Now, after a backlash from Hindu-Americans who said the ad was inappropriate, the Fort Bend Republicans have issued an apology, saying they never intended to offend anyone.
'Despicable and offensive'
"While we appreciate the Fort Bend County GOP's attempt to reach out to Hindus on an important Hindu festival, its ad — equating Hindus' veneration of the Lord Ganesha with choosing a political party based on its animal symbol — is problematic and offensive," said Rishi Bhutada, a board member with the Hindu American Foundation, in a statement this week.
"Using religious imagery in order to explicitly appeal for political support should best be avoided by any political party."
Sri Preston Kulkarni, an Indian-American and the Democratic nominee for Texas' 22nd Congressional District, shared the ad on Twitter and Facebook while condemning its choice of words.
"Asking Hindu-Americans if they would rather vote for a donkey or an elephant by comparing Ganesha, a religious figure, to a political party is highly inappropriate," Kulkarni tweeted.
On Facebook, Kulkarni said the ad implied Hindu-Americans should vote for the Republican party because its symbol is an elephant. He asked for the party to retract the ad and apologize to the community.
Ilhan Omar, a Somali-American candidate for the US House of Representatives from Minnesota's Fifth District, followed Preston Kulkarni's tweet with her own, calling the ad "despicable and offensive."

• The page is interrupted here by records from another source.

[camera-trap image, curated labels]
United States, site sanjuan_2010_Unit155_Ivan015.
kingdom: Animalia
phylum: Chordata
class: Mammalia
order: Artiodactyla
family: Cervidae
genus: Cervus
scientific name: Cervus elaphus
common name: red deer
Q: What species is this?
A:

'We offer our sincerest apologies'
In a statement obtained by CNN, the county's Republican Party chairman says their main objective was to celebrate and knowledge the Hindu holiday.
"The ad was not meant to disparage Hindu customs or traditions in any way," said the chairman, Jacey Jetton.
"This ad was created with input from those of Hindu faith so that we could properly pay respect to the sacred festival. This highlights the difficulty in outreach that can be positive for one group but not for another in the same community," Jetton added. "We offer our sincerest apologies to anyone that was offended by the ad. Obviously, that was not the intent."